To top it all off, Enphase had a gross margin of 45.5%. This is unbelievably impressive for a company that mostly sells physical products like microinverters, solar AC batteries, internet gateways, monitoring hardware and systems controllers, and electric vehicle chargers. For comparison, Apple (NASDAQ: AAPL), which also mostly sells physical products and is known for having high gross margins, had a 44.5% gross margin in its most recent quarter.

Suffice it to say, Enphase as a business is doing incredibly well, at least right now.

Weak guidance

The issue isn't where Enphase is today, but where it is going. The company's third-quarter guidance calls for $550 million to $600 million in revenue and a GAAP gross margin of $41% to 44%. For context, Enphase generated $634.7 million in Q3 2022 revenue and had a GAAP gross margin of 42.2%. Enphase's growth isn't just slowing, it's actually negative.

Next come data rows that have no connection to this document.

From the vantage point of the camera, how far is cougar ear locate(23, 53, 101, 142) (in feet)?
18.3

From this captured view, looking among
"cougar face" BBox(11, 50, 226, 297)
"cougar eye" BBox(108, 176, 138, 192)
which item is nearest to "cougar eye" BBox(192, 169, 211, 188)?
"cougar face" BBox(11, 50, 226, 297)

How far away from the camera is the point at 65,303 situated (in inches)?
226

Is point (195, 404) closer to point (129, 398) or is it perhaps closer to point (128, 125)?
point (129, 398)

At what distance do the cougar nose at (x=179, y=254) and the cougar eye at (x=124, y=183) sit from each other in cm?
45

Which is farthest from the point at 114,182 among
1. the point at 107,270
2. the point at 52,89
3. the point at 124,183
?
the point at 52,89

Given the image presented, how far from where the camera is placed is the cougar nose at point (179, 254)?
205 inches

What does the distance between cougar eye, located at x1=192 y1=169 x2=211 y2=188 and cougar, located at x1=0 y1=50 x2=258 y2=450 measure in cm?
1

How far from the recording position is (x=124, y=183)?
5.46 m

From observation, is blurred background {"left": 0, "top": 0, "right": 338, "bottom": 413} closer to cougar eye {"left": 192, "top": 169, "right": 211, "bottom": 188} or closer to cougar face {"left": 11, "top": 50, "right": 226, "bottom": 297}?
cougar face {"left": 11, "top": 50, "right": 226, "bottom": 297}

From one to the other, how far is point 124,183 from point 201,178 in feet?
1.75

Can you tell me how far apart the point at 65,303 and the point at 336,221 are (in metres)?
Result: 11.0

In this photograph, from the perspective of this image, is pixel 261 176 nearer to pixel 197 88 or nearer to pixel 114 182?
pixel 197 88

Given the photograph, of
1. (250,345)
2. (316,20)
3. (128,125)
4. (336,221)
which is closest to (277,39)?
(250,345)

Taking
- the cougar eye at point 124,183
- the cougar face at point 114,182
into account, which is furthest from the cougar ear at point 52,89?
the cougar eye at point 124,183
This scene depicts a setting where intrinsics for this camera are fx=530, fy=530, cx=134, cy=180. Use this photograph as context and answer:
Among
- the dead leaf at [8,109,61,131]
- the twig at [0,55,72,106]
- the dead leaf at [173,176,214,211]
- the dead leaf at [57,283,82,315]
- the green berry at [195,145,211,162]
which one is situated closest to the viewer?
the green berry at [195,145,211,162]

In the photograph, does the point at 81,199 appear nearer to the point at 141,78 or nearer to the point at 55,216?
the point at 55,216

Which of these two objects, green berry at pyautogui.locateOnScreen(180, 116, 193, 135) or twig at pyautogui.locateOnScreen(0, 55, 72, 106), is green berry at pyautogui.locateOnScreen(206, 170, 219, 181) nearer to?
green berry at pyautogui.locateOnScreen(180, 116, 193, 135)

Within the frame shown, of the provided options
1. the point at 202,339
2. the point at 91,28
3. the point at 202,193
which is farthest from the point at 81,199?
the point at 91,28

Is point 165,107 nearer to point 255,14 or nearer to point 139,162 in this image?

Q3 2022 was arguably the best quarter in Enphase's history. And the report came right after the landmark Inflation Reduction Act (IRA) was passed in August 2022. The IRA provides sizable tax credits for renewable energy projects, power producers, and domestic manufacturing of products related to renewable energy. The IRA, combined with the excellent results from Q3 2022, propelled the stock to an all-time high in December of last year. Q3 2022 represented a staggering 81% increase in revenue compared to Q3 2021. The company also booked $114.8 million in net income, compared to just $21.8 million in Q3 2021.

Enphase stock was riding high. But to support the sky-high valuation, the company would have to post quarter after quarter of blowout results. 

Investing is all about telling a story

Financial models are centered around hard data. But when we zoom out and think about multi-year or even multi-decade investing theses, they are really about stories supported by the numbers, not the other way around.

Going back to Apple as an example, this company changed the smartphone market forever. But the reason the company has delivered staggering returns since launching the first iPhone in 2007 is its ability to build out a product and services ecosystem that benefits from so many powerful trends. The vast majority of these trends, like mobile apps, mobile payments, music, streaming, and more, revolve around the iPhone and boost its value to consumers.

Enphase's story centers around a growing residential solar market, and, to a lesser extent, small commercial customers. The company depends on not just the growing adoption of solar, but also on the affordability of solar systems. The most expensive component of these systems is the panels, which Enphase doesn't make. Also affecting Enphase are rising interest rates that make residential solar projects less affordable. The cost of selling electricity back to the grid is also a factor. Most important is the performance of Enphase's technology relative to the competition, so that it can charge a premium price.

Enphase's story is being tested for factors mostly outside its control. Supply chain issues challenged the solar industry in 2021 and 2022. Now, the big problem is interest rates, which are weakening consumer demand. When demand falls, companies try to lower prices. And if the whole solar industry is lowering prices, Enphase is pressured to follow suit, which affects its high-margin competitive advantage. 

Learning a lifelong lesson the hard way

Enphase stock had an incredible run between 2020 and the end of 2022, a run that put immense pressure on Enphase the company to put up quarter after quarter of jaw-dropping results. The expectations proved unrealistic, as Enphase has entered a difficult period in lockstep with a challenging time for the whole solar industry.

Enphase is still putting up excellent results. But the numbers simply aren't good enough compared to its past performance and the growth rate that Wall Street grew accustomed to.

The good news is that the lower Enphase stock goes, the more its valuation will make sense, and the easier it will be for the company to exceed expectations.

The lesson here isn't that Enphase is a bad company. It's that companies are prone to market cycles. And if the stock's valuation is priced to perfection and leaves no room for the unexpected, it sets the stage for a massive sell-off.